══ SUPPLIED PASSAGE ══
KUALA LUMPUR (June 15): Some analysts maintained a positive outlook for Hartalega Holdings Bhd but have cut their respective target prices (TPs) on the expectation of lower utilisation rates. The analysts shared that Hartalega’s management had guided the expectation of average selling prices (ASPs) for gloves to increase in 1QFY22 (2QCY21), but decline in 2QFY22

In a note today, Kenanga Research lowered its FY22E net profit by 6.5% to account for lower utilisation rate.

“In our view, the anticipated ASP weakness is already discounted by the share price. Reiterate ‘outperform’ with lower TP from RM15.76 to RM13.80 based on 15x CY22E EPS (earnings per share),” Kenanga noted.

“We highlight that 1QFY22 ASP will continue to show q-o-q (quarter-on-quarter) improvement but subsequently taper in 2QFY22. Due to the over-ordering over the past 15 months, since the pandemic started, the market is currently undergoing a phase of inventory adjustment.

“However, management expects orders to creep up from August 2021 and hence do not expect excessive downwards pricing pressure. Management has guided ASP to taper by 20% in 2QFY22,” it added.

Kenanga Research noted that it still sees “significant value” in Malaysian glove players which command 65-68% of global market share, pointing out that they have consistently evolved and innovated in terms of products and plant modernization via automation.

“In our view, at current price levels, the weakness reflects an overly bearish decline in ASP in subsequent quarters ahead,” it said.

Meanwhile, Hong Leong Investment Bank (HLIB) Research maintained its “buy” call and also lowered its TP to RM13.85 (previously RM13.90) as it factored in lower utilisation rate from the impact of the full movement control order (FMCO) on Hartalega’s operations. HLIB Research in a note today also lowered its FY22 forecasts by 4.9% to account for lower sales volume.

“Hartalega expects ASPs to be slightly higher q-o-q in 1QFY22 but fall 24% in 2QFY22 in line with market prices. Hartalega attributed this to increased competition in the Europe market from a competitor shifting sales from the US to Europe as well as the improving Covid-19 situation in selected countries.
═══
## EXERCISE A
In the Hartalega article, what target price did HLIB Research set for Hartalega, and what was the previous figure?
## EXERCISE B
Rewrite the paragraph of the Hartalega article that begins "Meanwhile, Hong Leong Investment Bank" as a short bulleted list that keeps its main facts.
## EXERCISE C
List every target price figure, in ringgit, that appears in the Hartalega article.
Rely only on the Hartalega article for these.
══ PROVIDED DATA ══
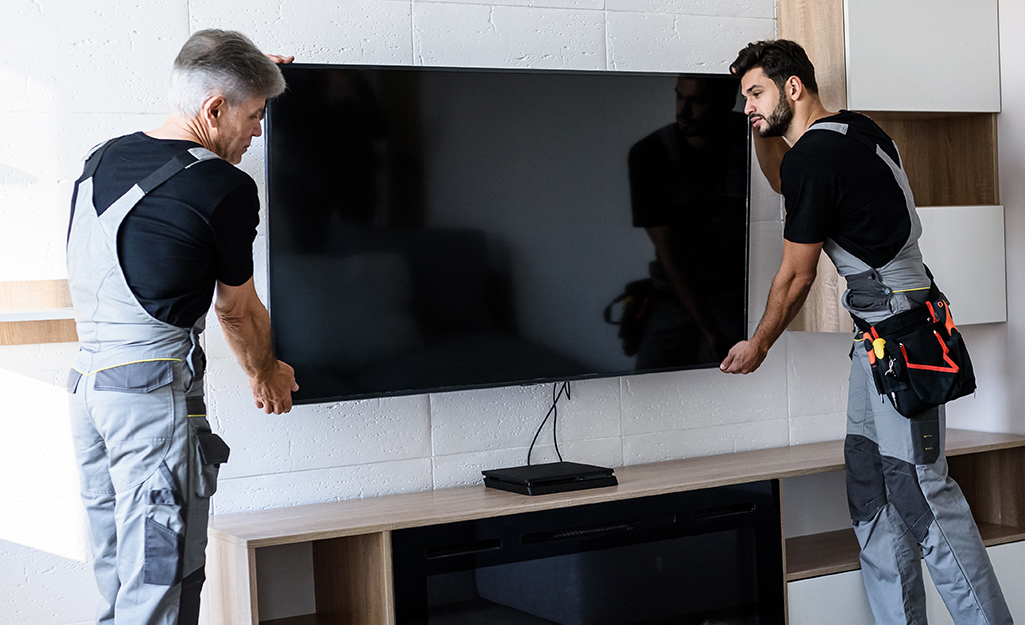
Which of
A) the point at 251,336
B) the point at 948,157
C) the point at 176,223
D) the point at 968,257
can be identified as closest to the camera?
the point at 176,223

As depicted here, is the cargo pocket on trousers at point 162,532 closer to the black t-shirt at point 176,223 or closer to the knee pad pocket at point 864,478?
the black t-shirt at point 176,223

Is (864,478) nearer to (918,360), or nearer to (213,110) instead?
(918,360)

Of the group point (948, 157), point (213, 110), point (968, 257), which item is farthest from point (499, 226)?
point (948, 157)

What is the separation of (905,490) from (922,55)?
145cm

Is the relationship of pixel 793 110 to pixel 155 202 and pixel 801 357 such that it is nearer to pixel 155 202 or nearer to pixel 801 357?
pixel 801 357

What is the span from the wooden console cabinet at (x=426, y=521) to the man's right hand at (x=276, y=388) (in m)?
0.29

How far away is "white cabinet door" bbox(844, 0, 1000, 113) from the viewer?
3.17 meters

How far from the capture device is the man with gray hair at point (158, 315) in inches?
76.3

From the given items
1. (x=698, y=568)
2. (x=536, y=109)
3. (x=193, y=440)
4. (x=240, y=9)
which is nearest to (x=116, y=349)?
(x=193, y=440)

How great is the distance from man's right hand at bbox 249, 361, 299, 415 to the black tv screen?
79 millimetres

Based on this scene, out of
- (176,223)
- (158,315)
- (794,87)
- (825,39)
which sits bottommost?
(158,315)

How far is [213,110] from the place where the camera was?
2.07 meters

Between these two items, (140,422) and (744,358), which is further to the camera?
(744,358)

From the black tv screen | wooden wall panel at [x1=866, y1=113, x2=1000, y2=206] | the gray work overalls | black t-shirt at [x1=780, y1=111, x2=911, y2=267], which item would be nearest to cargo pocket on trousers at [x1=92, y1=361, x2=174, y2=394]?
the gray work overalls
═══
## REPLY A
RM13.85, down from RM13.90.

## REPLY B
- HLIB Research maintained its "buy" call on Hartalega.
- It lowered its target price to RM13.85 from RM13.90, factoring in a lower utilization rate from the impact of the full movement control order (FMCO) on Hartalega's operations.
- It lowered its FY22 forecasts by 4.9% to account for lower sales volume.

## REPLY C
- RM15.76
- RM13.80
- RM13.90
- RM13.85